Giriş Tarihi: 24.07.2019
15:15
Güncelleme Tarihi: 24.07.2019
15:18
KAPALIÇARŞI’YI GÖRÜLMEYE DEĞER BİR YAPI OLARAK BETİMLEDİ
Kaleme aldığı eserde Kapalıçarşı'ya da yer veren Twain "İstanbul'daki Büyük Çarşı'yı tek bir çatı altında belki binlerce küçük dükkânın toplandığı ve üstü kemerli, dar sokaklar tarafından sayısız küçük bloklara bölünmüş dev bir kovan" diye anlatmıştır.
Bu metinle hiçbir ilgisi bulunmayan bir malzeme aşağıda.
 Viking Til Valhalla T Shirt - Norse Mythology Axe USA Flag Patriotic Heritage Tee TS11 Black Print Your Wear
Bu yapının görülmeye değer bir yer olduğunu belirten Twain'in Kapalıçarşı'da dikkatini çeken ise sosyal doku olmuştur ve "Çarşı, hayat, hareket, ticaret, pislik, dilenci, eşek, seyyar satıcı, hamal, derviş, alışverişe çıkmış soylu Türk kadınları, Yunanlılar ve dağlardan, en uzak yörelerden gelen garip kılıklı, garip görünüşlü Müslümanlarla dolu" sözlerine yer vermiştir.
‘SABAH KAHVALTISINDA BİR SEYYAHI YİYESİM GELİYOR’
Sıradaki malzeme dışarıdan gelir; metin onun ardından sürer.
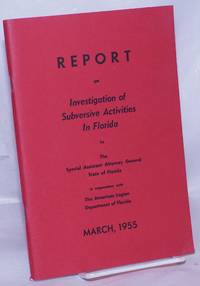 image of Report on Investigation of Subversive Activities in Florida by the Special Assistant Attorney General, State of Florida in cooperation with the American Legion department of Florida, March, 1955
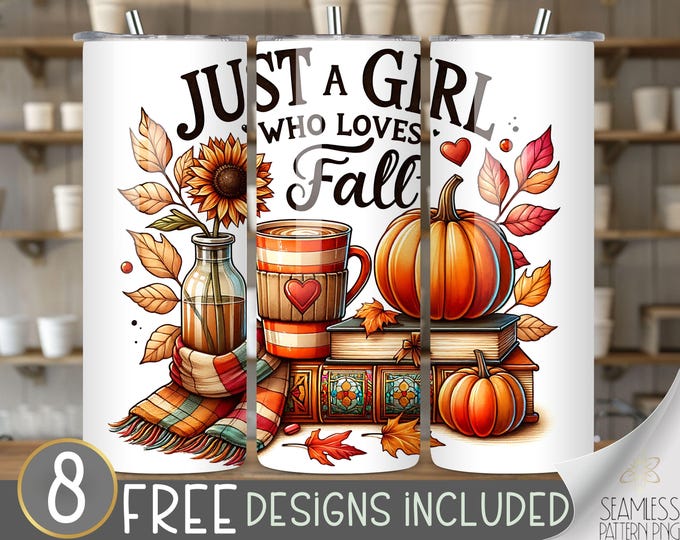 Just a Girl Who Loves Fall Png, Sublimation Design, Autumn Vibes, Fall Vibes Png, Pumpkin Spice PNG, Basic Fall Girl, Thankful Png, Download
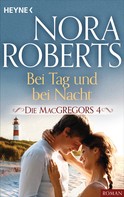 Nora Roberts: Die MacGregors 4. Bei Tag und bei Nacht ★★★★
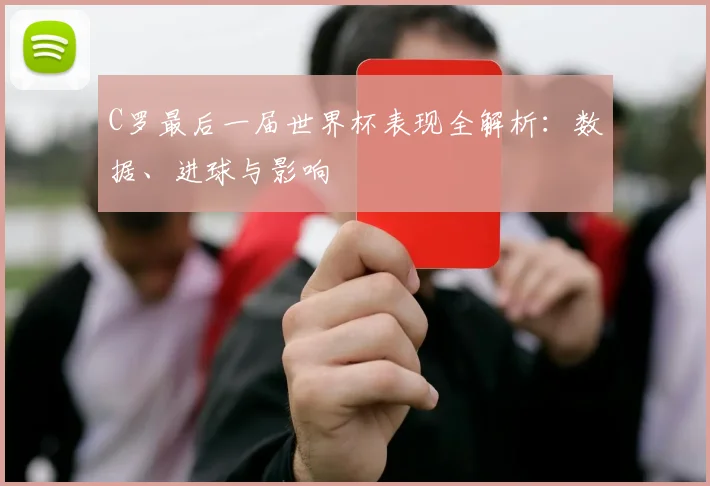 C罗最后一届世界杯表现全解析:数据、进球与影响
İstanbul'da dönemin gazeteciliğini de eleştirel bir gözle değerlendiren yazar, seyyahlar arasında yaygın olduğu üzere bir Türk hamamını ziyaret etmiş ve hayal kırıklığını "Doğu'yu anlatan gezi kitaplarıyla aldatıldığımı düşündükçe sabah kahvaltısında bir seyyahı yiyesim geliyor" diyerek ifade etmiştir.
‘DOĞU LÜKSÜNE İLİŞKİN DÜŞLERİMDEN KALAN SON UMUT’
Yıllar boyunca Türk hamamının mucizelerine dair hayaller kurduğunu dile getiren Twain, ziyaretini şu sözlerle anlatır: "Beni mermer karolarla kaplı, büyük bir avluya aldılar. Avluyu çevreleyen balkon tarzındaki geniş bölmelerin trabzanları boyasız, yollukları köhneydi. Bölmelerdeki büyük, harap sandalyelerin kirli şilteleri, üzerlerinden geçen dokuz kuşağın izlerini taşıyordu. Geniş, çıplak ve iç karartıcı bir yerdi burası. Avlu ambara, bölümler ahıra benziyordu.
Zindan şimdi sıcak havayla dolmuştu. Beni daha yüksek ısıya dayanacak kadar ısıttıktan sonra ıslak, kaygan, buhar dolu bir odaya alıp ortasındaki platformun üzerine yatırdılar.
Sıcak suları seller gibi üzerime döktükten sonra başıma bir sarık sardı, vücudumu da kuru masa örtüleriyle kundakladı. Bölmelerdeki tavuk kümesi gibi yerlerden birine götürüp Arkansas gibi yataklardan birini işaret etti. Sıska hizmetkâr yine nargile getirdi ama hemen geri postaladım."
TÜRK KAHVESİNİ DE BEĞENMEDİ
Mark Twain, İstanbul'daki deneyimlerine Türk kahvesini de eklemiş ve şu sözlere yer vermişti:
"Ardından o meşhur, şairlerin kuşaklar boyu vecd ile övdükleri dünyaca ünlü Türk kahvesi geldi. Doğu lüksüne ilişkin düşlerimden kalan son umutla kahveye sarıldım. Bu da bir başka aldatmacaydı. Hristiyan olmayan ülkelerde ağzıma koyduğum içecekler arasında, Türk kahvesi en kötüsüydü."
‘ÇILGIN BİR KIYAFET BALOSU GİBİYDİ’
Twain'in dikkatini çeken bir başka konu ise İstanbul'daki insanların giyim tarzı olmuştur. Ünlü yazar, şu satırları kaleme almıştır:
"Gördüğüm bir kıyafeti ikinci bir adamın üzerinde görmedim. Hayal edilebilecek tüm kıyafetlerin çılgın bir balosu gibiydi. Sokaklardaki her insan akını muazzam bir kontrastın manzarası içinde çözünüyordu."